She has helped secure more than $100 million in funding for research and development in Maine, much of it for the University of Maine. These funds support work on new sources of energy, climate change, biomedicine and other areas that are critical to the health, security and financial strength of Maine and the United States. In addition, such research has spun off new businesses in Maine that employ college graduates that otherwise would have left the state to further their careers.
All of this came about only because Sen. Collins has a long record of working successfully with Democrats to reach the compromises that are necessary to pass legislation. Many of these changes are slow and incremental, but that is the nature of lawmaking.
Sen. Collins, rated one of the least partisan members of the Senate, is not afraid to stand up to her party leadership. She voted against the last three budgets submitted by the Bush administration because she did not believe they aligned with Maine’s priorities and needs. She voted to override the president’s misplaced veto of funding for the State Children’s Health Insurance Program. She has long advocated for stricter controls on pollution and higher automobile fuel economy standards in the face of strong opposition from the White House and many Republicans.

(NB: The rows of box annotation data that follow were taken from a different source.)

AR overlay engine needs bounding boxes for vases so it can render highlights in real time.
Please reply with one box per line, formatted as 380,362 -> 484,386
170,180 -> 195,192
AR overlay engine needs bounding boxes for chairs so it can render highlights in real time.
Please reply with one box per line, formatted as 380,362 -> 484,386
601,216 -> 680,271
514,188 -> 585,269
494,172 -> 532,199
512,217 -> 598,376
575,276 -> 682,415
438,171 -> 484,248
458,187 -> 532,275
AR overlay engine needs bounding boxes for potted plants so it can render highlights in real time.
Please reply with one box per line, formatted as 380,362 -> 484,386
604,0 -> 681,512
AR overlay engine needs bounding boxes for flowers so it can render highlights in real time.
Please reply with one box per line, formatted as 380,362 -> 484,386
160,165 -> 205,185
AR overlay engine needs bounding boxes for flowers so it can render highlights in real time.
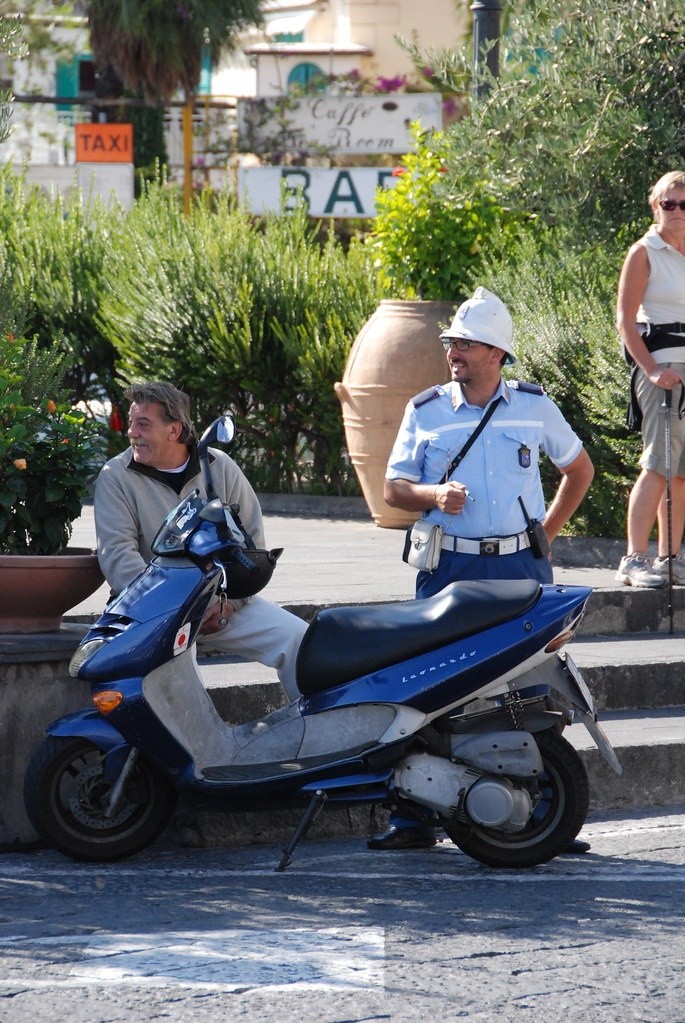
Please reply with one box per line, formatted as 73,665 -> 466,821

Tom Allen, who, like Sen. Collins, has served in Congress for 12 years, has no shortage of big ideas, especially with regard to health care. However, his resume is short on legislation fulfilling these ideas.
Sen. Collins’ success shows that diligence, persistence and a centrist approach are necessary and valued. Such qualities will be needed even more over the next six years. That’s why Maine voters would be wise to re-elect Sen. Collins on Nov. 4.